Alberto Moyano
Lo que resulta más curioso del caso de David Irving, el supuesto
historiador condenado en Austria a tres años de cárcel por negar el
Holocausto, es la facilidad con la que el hombre se ha deconstruido a
sí mismo. En el mundo de los espías –al menos en las novelas– cuando
a un agente le atrapan los enemigos y le convencen para que siga
trabajando pero esta vez en favor de sus antiguos enemigos, se le llama
“espía dado la vuelta”. Al tal Irving la mera perspectiva de
pasar una temporada en una cárcel austríaca le ha servido para
que la luz se haga en su cerebro. No sólo ha reconocido que las cámaras
de gas existieron, que el Holocausto sí tuvo lugar, sino que ha llegado
a avisar de que en la biblioteca de cárcel están sus infames libros
para que las autoridades procedan a retirarlos. También ha reconocido
que manipulaba los hechos históricos “para que la gente no se durmiera”

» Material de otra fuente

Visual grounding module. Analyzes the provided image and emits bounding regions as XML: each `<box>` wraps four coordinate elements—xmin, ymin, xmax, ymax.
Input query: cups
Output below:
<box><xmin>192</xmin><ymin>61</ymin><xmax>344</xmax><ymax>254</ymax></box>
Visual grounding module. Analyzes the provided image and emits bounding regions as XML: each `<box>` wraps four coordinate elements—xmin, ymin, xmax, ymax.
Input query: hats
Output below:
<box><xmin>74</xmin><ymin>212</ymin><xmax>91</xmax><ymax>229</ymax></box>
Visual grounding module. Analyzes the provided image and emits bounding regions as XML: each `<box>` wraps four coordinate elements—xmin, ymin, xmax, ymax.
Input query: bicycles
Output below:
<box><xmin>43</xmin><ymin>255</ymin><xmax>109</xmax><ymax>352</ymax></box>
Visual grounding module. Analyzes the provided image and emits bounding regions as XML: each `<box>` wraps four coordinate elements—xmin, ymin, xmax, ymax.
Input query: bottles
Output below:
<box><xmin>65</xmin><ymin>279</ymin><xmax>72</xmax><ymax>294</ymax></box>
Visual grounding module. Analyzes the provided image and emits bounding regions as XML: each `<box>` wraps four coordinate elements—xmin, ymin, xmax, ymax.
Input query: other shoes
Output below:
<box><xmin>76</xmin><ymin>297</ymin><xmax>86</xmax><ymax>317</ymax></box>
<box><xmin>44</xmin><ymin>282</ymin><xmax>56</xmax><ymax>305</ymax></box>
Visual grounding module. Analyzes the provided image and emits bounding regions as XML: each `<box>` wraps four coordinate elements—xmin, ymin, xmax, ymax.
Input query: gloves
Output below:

en sus conferencias. Y de paso llenarse los bolsillos, habría que
añadir. Y es precisamente esto lo que nos recuerda a otros
historiadores, en este caso más próximos, que se dedican a divulgar una
historia de la Guerra Civil española que limita al norte con la música
militar y al sur con Caperucita Roja. Es legítimo sospechar que lo
hacen, no porque estén convencidos de lo que dicen, sino porque saben
que en este mundo siempre hay alguien dispuesto a creerte cualquier
cosa, por muy disparatada que sea, siempre y cuando cuentes con
medios para divulgarla. Y de paso, le permiten al vendedor de
crecepelo de turno hacer un poco de caja. Ahora, los seguidores se
pasarán al más papista que el Papa y a pesar de que el propio Irving se
ha retractado de sus palabras, sus seguidores harán como si no hubiera
pasado nada y seguirán negando los hechos históricos. Al tiempo.